RECORDED INFORMATION
____________________

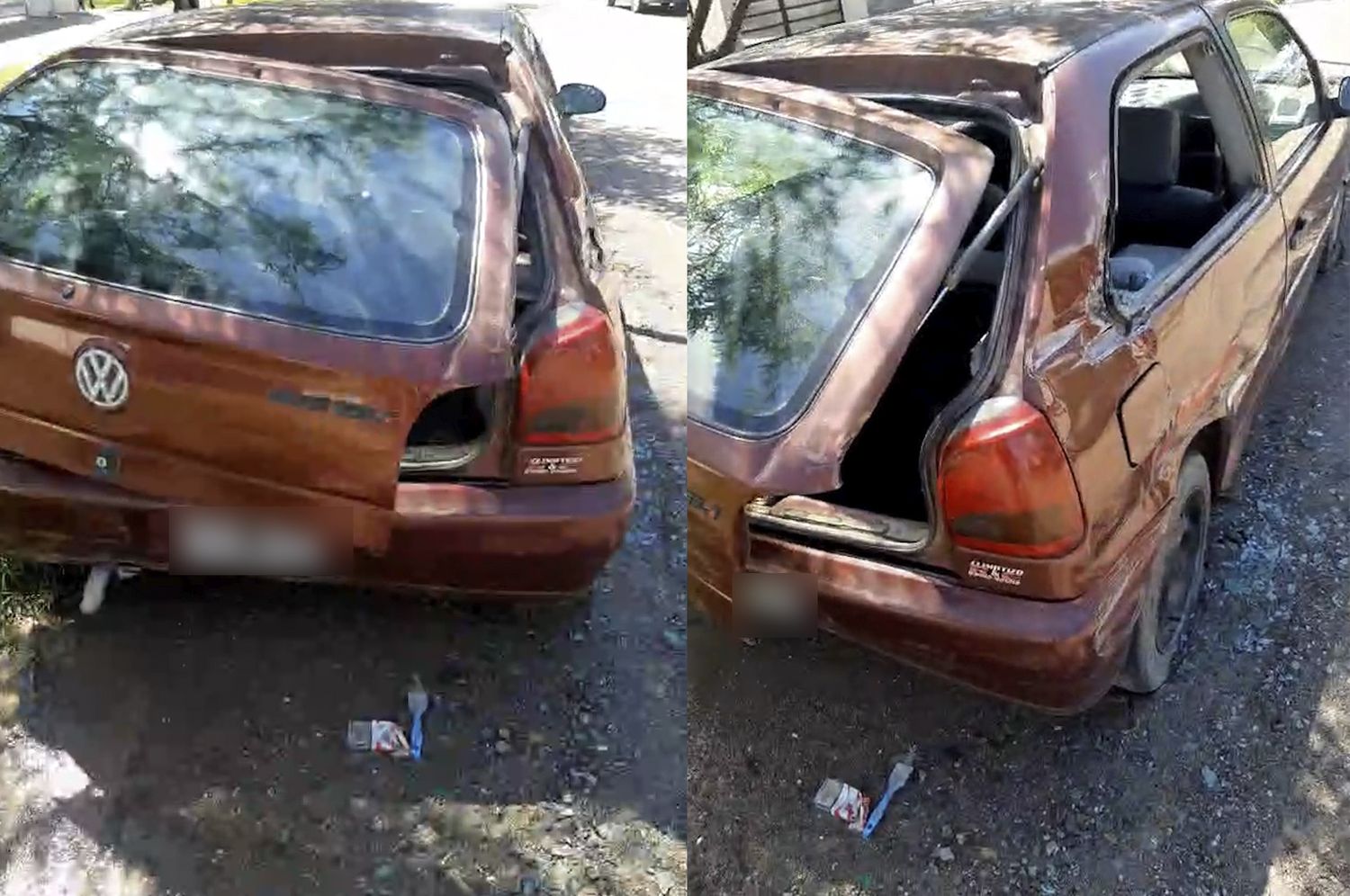 Denunció que un camión lo chocó y se dio a la fuga: busca testigos para identificarlo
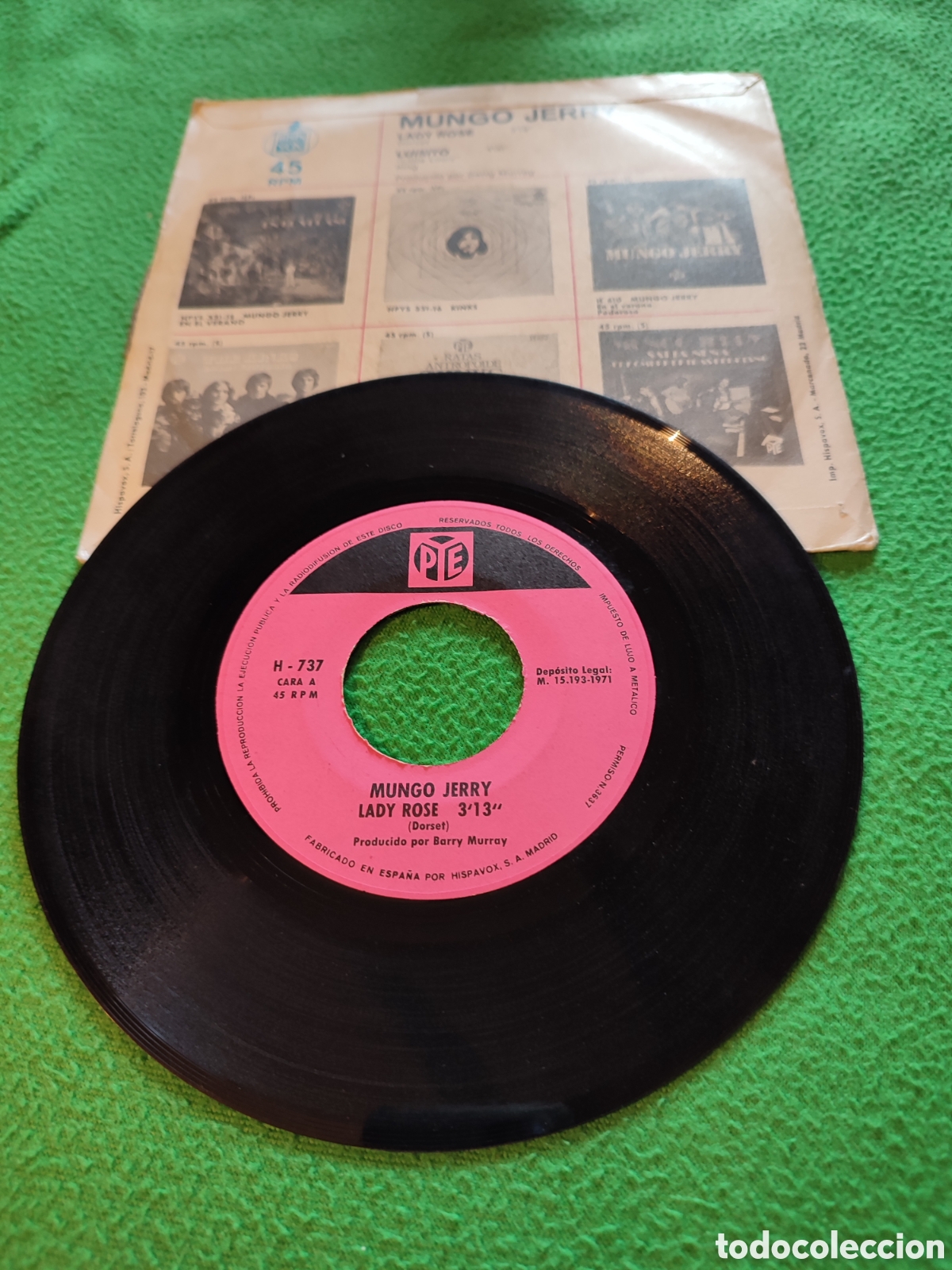 Discos de vinilo: Mungo Jerry - Lady Rose - Foto 2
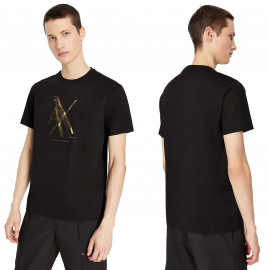 Tee shirt Armani noir et or 3LZTNC ZJ9AZ 02DX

____________________

PROMPT
A word-for-word reprint of the listing above is needed, minus the pictures.

WRITTEN RESPONSE
 Denunció que un camión lo chocó y se dio a la fuga: busca testigos para identificarlo
 Discos de vinilo: Mungo Jerry - Lady Rose - Foto 2
 Tee shirt Armani noir et or 3LZTNC ZJ9AZ 02DX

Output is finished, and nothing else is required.